Agnes Browne : Eire d'antan
Cinéma

Agnes Browne : Eire d’antan

Second long métrage réalisé par Anjelica Huston, Agnes Browne est tiré d’un roman à succès de Brendan O’Carroll, et mélange les deux points de vue: un coup, on rit; un coup, on pleure. Mais, à force de dosage savamment calibré, ce qui aurait pu être une chronique intimiste devient un film censé nous faire «passer par toute la gamme des  émotions».

Ça pourrait être l’histoire d’une pauvre veuve de Dublin (Anjelica Huston), mère de sept enfants (dont un qui menace de mal tourner), qui, en 1967, est aux prises avec l’usurier du coin (Ray Winstone), qui refuse l’amour que lui porte un voisin français (Arno Chevrier), et dont la meilleure amie (Marion O’Dwyer) meurt d’un cancer du sein.
Ça pourrait aussi être l’histoire d’une veuve irlandaise, belle et forte, qui, dans les années 60, trouve la force de vivre dans l’amour de ses enfants, dans l’amitié de sa meilleure amie, et dans la tendresse bienveillante d’un boulanger français qui a le nez de Depardieu.
Second long métrage réalisé par Anjelica Huston (après Bastard Out of Carolina, jamais distribué en salle), Agnes Browne est tiré d’un roman à succès de Brendan O’Carroll, et mélange les deux points de vue: un coup, on rit; un coup, on pleure.

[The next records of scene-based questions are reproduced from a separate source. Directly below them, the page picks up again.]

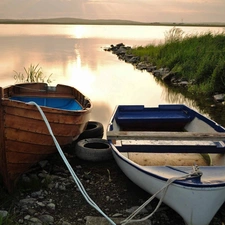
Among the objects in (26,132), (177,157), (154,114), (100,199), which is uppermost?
(26,132)

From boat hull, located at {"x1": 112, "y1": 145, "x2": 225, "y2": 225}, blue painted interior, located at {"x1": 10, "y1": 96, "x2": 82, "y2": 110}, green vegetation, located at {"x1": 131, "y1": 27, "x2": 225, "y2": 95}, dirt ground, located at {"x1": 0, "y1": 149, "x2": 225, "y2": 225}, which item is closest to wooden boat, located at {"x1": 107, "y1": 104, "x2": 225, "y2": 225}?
boat hull, located at {"x1": 112, "y1": 145, "x2": 225, "y2": 225}

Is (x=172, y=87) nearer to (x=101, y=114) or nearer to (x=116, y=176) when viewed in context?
(x=101, y=114)

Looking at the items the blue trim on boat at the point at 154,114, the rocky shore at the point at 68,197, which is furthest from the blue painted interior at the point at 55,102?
the rocky shore at the point at 68,197

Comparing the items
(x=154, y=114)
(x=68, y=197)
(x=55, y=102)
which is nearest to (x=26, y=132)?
(x=68, y=197)

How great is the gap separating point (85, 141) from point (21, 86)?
261 centimetres

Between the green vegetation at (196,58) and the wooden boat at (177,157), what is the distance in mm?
6005

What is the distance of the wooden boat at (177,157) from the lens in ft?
12.8

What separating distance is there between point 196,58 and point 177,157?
1206 cm

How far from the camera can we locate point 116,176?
5.89m

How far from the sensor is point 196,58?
1698cm

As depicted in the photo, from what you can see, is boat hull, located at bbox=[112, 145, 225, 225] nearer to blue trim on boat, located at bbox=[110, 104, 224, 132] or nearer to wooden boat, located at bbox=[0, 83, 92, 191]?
wooden boat, located at bbox=[0, 83, 92, 191]

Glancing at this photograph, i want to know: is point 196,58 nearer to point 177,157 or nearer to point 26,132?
point 177,157

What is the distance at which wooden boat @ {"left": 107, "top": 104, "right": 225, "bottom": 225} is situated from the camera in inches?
154

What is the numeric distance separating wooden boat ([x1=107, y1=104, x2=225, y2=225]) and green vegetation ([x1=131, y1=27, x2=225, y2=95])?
6005 mm
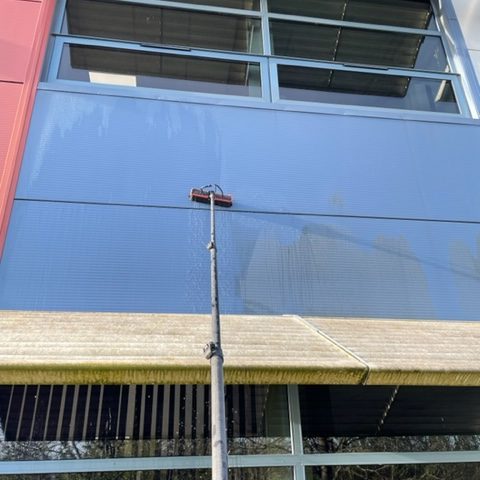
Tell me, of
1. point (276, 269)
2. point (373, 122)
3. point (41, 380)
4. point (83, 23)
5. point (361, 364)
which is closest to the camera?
point (41, 380)

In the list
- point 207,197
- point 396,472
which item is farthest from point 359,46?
point 396,472

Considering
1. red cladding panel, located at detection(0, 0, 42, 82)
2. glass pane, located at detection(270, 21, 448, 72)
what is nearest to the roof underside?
red cladding panel, located at detection(0, 0, 42, 82)

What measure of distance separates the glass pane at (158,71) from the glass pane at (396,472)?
14.0 ft

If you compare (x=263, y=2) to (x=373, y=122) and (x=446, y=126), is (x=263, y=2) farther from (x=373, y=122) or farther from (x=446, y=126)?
(x=446, y=126)

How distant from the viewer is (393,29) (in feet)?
22.1

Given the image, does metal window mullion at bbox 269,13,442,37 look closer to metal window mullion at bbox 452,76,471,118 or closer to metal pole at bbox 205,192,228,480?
metal window mullion at bbox 452,76,471,118

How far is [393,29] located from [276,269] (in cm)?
443

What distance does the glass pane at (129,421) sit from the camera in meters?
3.26

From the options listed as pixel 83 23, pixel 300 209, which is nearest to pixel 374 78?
pixel 300 209

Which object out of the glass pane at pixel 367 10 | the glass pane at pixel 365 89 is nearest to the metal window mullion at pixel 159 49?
the glass pane at pixel 365 89

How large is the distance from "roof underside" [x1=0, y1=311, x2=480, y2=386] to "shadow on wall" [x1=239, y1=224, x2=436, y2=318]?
2.07 ft

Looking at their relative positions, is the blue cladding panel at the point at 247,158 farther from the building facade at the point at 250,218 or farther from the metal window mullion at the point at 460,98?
the metal window mullion at the point at 460,98

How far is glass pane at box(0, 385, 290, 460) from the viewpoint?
3.26m

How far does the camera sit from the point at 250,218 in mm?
4836
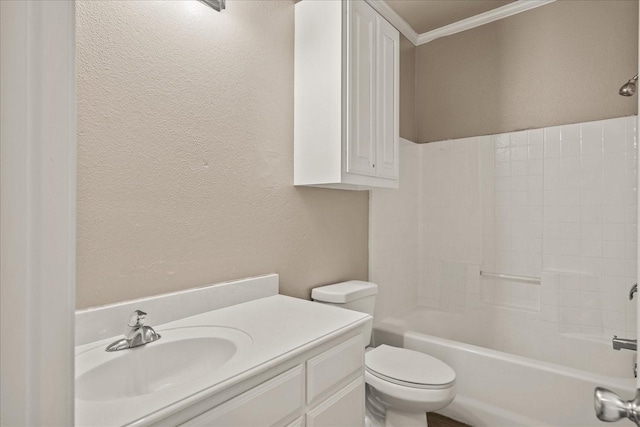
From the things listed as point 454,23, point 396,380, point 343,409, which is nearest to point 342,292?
point 396,380

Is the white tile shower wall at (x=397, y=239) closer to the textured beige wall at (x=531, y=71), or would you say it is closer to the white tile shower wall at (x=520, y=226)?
the white tile shower wall at (x=520, y=226)

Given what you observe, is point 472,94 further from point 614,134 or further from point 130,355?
point 130,355

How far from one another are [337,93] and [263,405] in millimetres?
1295

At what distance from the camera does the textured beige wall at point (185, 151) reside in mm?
1068

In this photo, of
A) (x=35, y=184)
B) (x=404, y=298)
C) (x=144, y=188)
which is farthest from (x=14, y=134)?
(x=404, y=298)

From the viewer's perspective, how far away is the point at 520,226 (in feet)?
7.90

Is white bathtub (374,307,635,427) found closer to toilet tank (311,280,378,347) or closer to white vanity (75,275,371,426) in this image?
toilet tank (311,280,378,347)

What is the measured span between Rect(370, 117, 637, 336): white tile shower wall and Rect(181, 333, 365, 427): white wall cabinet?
118cm

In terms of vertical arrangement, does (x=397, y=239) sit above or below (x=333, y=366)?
above

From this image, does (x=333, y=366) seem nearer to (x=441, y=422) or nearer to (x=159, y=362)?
(x=159, y=362)

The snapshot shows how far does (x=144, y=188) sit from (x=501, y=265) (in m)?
2.34

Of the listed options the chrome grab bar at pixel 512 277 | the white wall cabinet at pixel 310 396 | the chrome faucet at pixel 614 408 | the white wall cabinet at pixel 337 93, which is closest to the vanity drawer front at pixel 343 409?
the white wall cabinet at pixel 310 396

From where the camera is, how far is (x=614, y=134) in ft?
6.86

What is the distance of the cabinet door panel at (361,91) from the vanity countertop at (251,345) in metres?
0.72
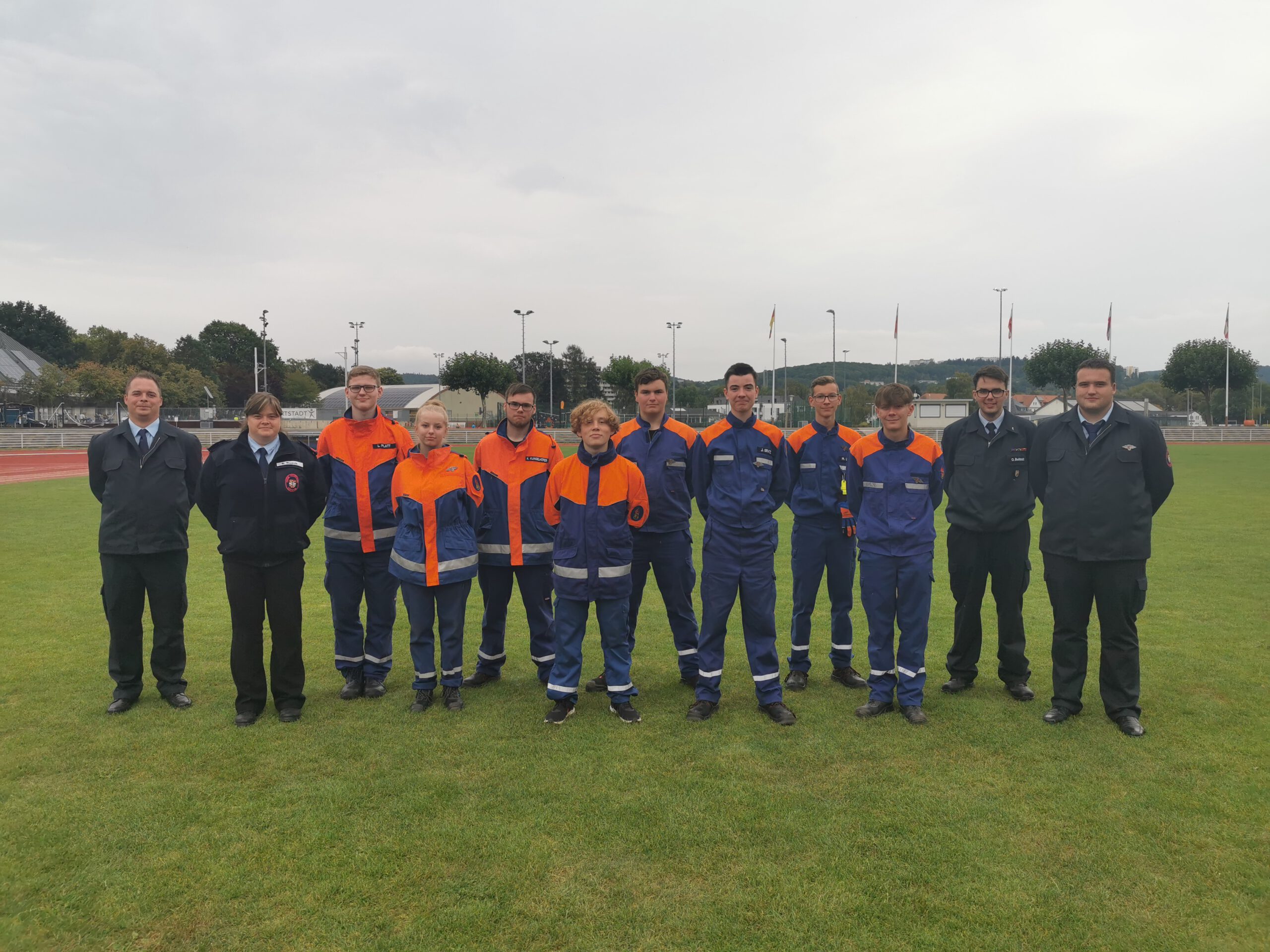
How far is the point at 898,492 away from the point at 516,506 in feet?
8.14

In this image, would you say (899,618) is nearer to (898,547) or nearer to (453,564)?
(898,547)

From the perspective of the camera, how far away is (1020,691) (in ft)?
16.4

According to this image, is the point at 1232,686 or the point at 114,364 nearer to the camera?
the point at 1232,686

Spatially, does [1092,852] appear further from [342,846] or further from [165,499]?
[165,499]

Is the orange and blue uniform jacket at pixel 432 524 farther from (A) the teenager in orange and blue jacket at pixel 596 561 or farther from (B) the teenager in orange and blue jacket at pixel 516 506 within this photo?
(A) the teenager in orange and blue jacket at pixel 596 561

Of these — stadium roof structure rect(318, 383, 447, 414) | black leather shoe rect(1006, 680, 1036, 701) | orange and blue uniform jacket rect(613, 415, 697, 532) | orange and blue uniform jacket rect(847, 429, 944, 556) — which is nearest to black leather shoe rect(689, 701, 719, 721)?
orange and blue uniform jacket rect(613, 415, 697, 532)

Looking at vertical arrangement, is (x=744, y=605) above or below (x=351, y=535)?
below

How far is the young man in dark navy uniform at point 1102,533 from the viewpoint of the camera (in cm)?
455

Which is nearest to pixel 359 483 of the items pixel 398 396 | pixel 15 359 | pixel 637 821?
pixel 637 821

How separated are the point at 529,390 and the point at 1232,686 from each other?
511cm

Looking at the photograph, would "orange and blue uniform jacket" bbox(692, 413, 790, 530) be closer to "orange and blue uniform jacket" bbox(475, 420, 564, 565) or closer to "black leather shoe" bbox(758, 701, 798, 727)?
"orange and blue uniform jacket" bbox(475, 420, 564, 565)

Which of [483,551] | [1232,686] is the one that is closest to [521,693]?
[483,551]

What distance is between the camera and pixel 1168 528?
39.1ft

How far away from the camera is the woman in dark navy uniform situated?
4.61 meters
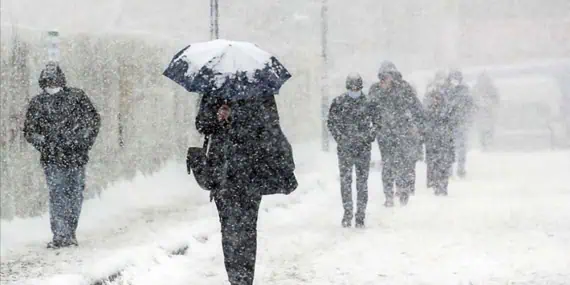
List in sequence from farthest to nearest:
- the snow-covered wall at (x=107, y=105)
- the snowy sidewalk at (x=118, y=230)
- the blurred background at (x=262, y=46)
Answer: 1. the blurred background at (x=262, y=46)
2. the snow-covered wall at (x=107, y=105)
3. the snowy sidewalk at (x=118, y=230)

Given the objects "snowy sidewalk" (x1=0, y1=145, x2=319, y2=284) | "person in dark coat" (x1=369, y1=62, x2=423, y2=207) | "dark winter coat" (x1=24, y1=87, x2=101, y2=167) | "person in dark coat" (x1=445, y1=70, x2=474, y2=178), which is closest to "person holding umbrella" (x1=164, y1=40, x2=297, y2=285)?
"snowy sidewalk" (x1=0, y1=145, x2=319, y2=284)

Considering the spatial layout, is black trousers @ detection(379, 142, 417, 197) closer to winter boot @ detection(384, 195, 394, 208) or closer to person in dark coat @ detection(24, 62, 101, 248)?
winter boot @ detection(384, 195, 394, 208)

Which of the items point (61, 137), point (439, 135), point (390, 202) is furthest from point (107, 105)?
point (439, 135)

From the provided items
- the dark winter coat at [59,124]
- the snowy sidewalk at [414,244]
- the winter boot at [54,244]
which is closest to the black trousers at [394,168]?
the snowy sidewalk at [414,244]

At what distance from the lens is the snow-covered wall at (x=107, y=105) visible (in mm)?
11047

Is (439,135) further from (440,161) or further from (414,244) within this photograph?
(414,244)

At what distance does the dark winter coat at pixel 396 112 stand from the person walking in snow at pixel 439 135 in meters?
1.29

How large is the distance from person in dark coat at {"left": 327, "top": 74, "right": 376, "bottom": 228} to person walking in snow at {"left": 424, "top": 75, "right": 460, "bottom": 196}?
11.7 feet

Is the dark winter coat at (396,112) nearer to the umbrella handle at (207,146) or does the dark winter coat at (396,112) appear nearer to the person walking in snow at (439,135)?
the person walking in snow at (439,135)

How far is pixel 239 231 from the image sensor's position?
6.41 meters

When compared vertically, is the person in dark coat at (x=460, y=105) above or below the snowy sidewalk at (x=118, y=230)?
above

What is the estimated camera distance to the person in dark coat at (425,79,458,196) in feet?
45.7

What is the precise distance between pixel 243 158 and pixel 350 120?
4250 mm

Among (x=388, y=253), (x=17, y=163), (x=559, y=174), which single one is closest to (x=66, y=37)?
(x=17, y=163)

Mais, à force de dosage savamment calibré, ce qui aurait pu être une chronique intimiste devient ce genre de film sans aspérités, censé nous faire «passer par toute la gamme des émotions». Si vous ne connaissez de l’Irlande que ce que vous en avez vu au grand écran, vous ne serez pas dépaysé: on y boit de la bière dans les tavernes et on y chante des chansons, on va à l’église et au cimetière, les hommes sont bourrus et courageux, les femmes sont dignes et accouchent comme des lapines, et tout ce beau monde est fier et travaillant.
Étrange impression que celle d’avoir déjà vu plusieurs fois (de My Left Foot à Dancing at Lughnasa, en passant par Some Mother’s Son et Angela’s Ashes) cette histoire d’une Irlandaise éprouvée par le destin, et qui y fait face avec humour et dignité. À croire que les femmes d’Irlande ressemblent toutes à Brenda Fricker, Helen Mirren ou Anjelica Huston. Dans la manière comme dans le propos, cette dernière sait pourtant de quoi elle parle. Fille de réalisateur, et petite-fille d’un comédien venus de la verte Irlande, Huston a passé ses années de jeunesse a pays de ses ancêtres. Comédienne remarquable (et trop rare sur les écrans), elle sait diriger des acteurs et, s’il ne brille pas par son originalité, le portrait qu’elle trace d’Agnes Browne est vibrant et retenu. Mais avec son port de reine, sa démarche altière et son visage à la Maria Casarès, Huston l’impériale a bien du mal à nous faire croire qu’elle vend des légumes dans les rues de Dublin.
On peut invoquer «la magie du cinéma»; après tout, Cher nous a fait le coup dans Moonstruck. Mais là où la pilule ne passe plus, c’est dans une finale abracadabrante, qui enlève toute crédibilité à ce film qui, jusque-là, était une suite de vignettes inégalement réussies. Sans entrer dans les détails, il suffit de savoir qu’Agnes Browne et sa famille seront sauvés par Tom Jones (s’incarnant lui-même, 35 ans plus jeune!) chantant She’s a Lady, ce qui achève le film dans tous les sens du terme. Il faudra attendre un prochain essai pour que la force et la sensibilité de l’actrice soient aussi présentes derrière la caméra que devant.